**Problems to solve:**
1) From the weekly progress notes, list the three header lines that were added to the Java program output.
2) Pick up the weekly progress notes after their final line and continue them in the same style.

**Text excerpt:**
-*-*-

Plan and Goals for next week:

  1. The SVM do predict the author wrongly and this need to be resolve.
  2. Might be due to insufficient train data.
  3. Further testing is required.
  4. Might consider implementing GUI.
  5. Need to have a meeting with supervisors on progress and GUI implementation (can combine together GUI of Java and Matlab?)

Tien-en Phua

Progress and Status this week:

  1. Research for statistical software for obtaining the covariance of data StatGraphics
  2. Download and installed a choose software and attempts to operate the program
  3. Research on a book discussing the possible author of Hebrews Nacsbt: Lukan Authorship Of Hebrews

Plan and Goals for next week:

  1. Obtain the covariance of the data
  2. Check to see if data extraction algorithm produce similar results as Talis
  3. Produce code to "chop" all text file to a specific length for analysis
  4. Input data to SVM and observe the outcome
  5. Combine functions for analysis

Semester 2, Week 10

Jie Dong

Progress and Status this week:

  1. Original JAVA program is re-built in a standard eclipse project
  2. Delete Transition class, no longer used
  3. Change three classes (State, Gram, Record) to inner classes correspondingly
  4. Reduce original three main methods in separate class to only one in Driver class
  5. Move methods for User inputs to Driver class, including parameters and paths
  6. Add three header lines to Java program output: number of texts, number of disputed texts, number of trigram used

Plan and Goals for next week:

  1. Standardise three algorithms into one project folder
  2. Use same training data, unknown data to test three extraction algorithms
  3. Compare their accuracies in different situations(number of key words, number of texts,etc)

-*-*-

**Provided data:**
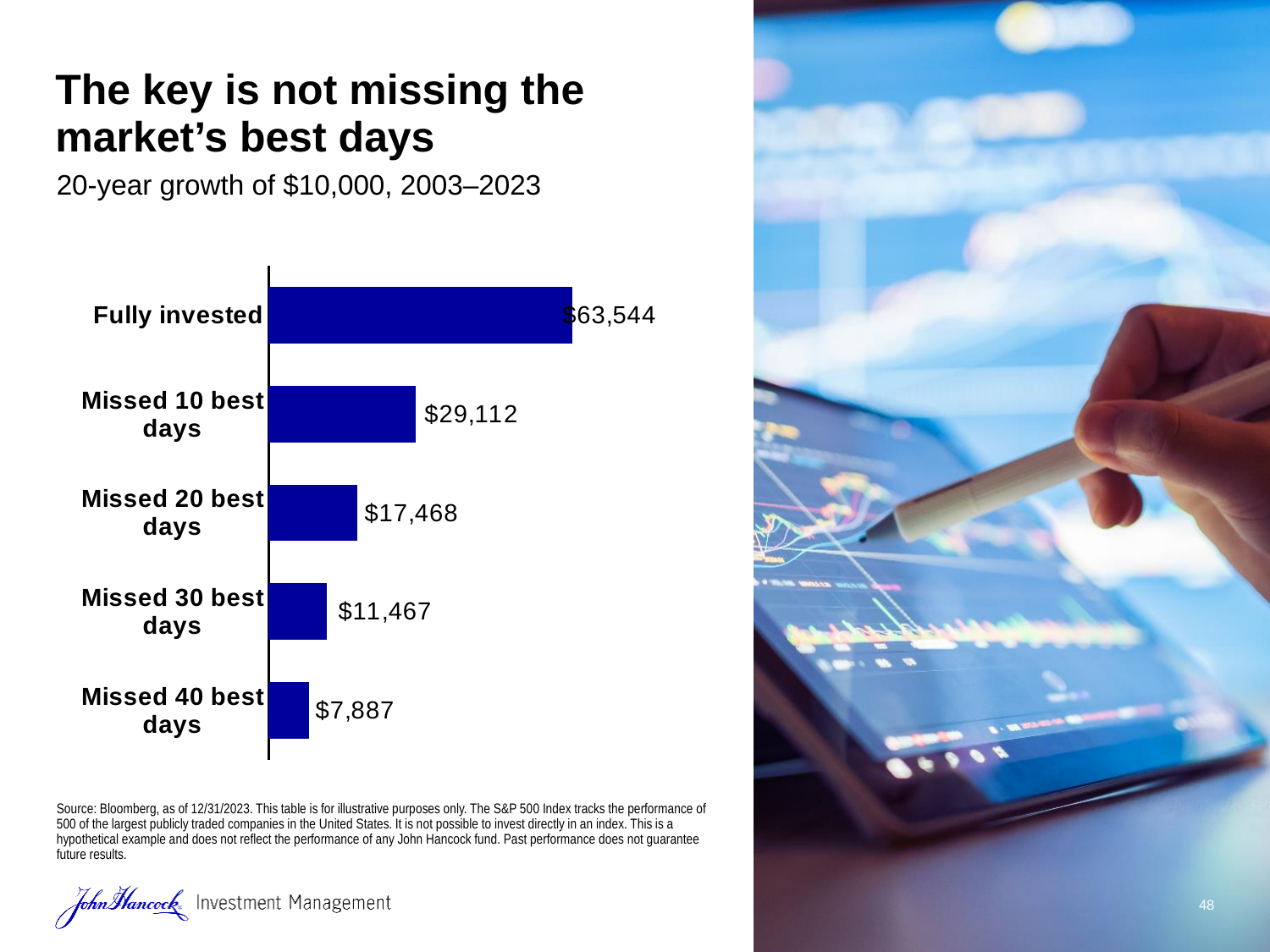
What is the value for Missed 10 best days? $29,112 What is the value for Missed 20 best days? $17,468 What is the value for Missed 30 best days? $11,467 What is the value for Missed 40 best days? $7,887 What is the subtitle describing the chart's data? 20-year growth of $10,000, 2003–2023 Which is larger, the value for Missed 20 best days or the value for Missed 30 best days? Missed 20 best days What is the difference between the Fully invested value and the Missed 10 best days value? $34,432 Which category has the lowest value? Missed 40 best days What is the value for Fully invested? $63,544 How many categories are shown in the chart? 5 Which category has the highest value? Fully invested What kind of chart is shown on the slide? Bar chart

-*-*-

**Numbered answers:**
1)
- Number of texts
- Number of disputed texts
- Number of trigram used

2)
Leng Tan

Progress and Status this week:

  1. had a meeting with the supervisors and report on the progress of the project.
  2. SVM code is remain the same for the time being.
  3. A tabled results should be produced to compare the difference between each data extraction algorithm.
  4. the main idea of the progress report is discussed.

Plan and Goals for next week:

  1. A standardise template to combine all 3 data extraction algorithm was discussed.
  2. WRI code need to be slightly modified.
  3. need to plan the initial design for the GUI.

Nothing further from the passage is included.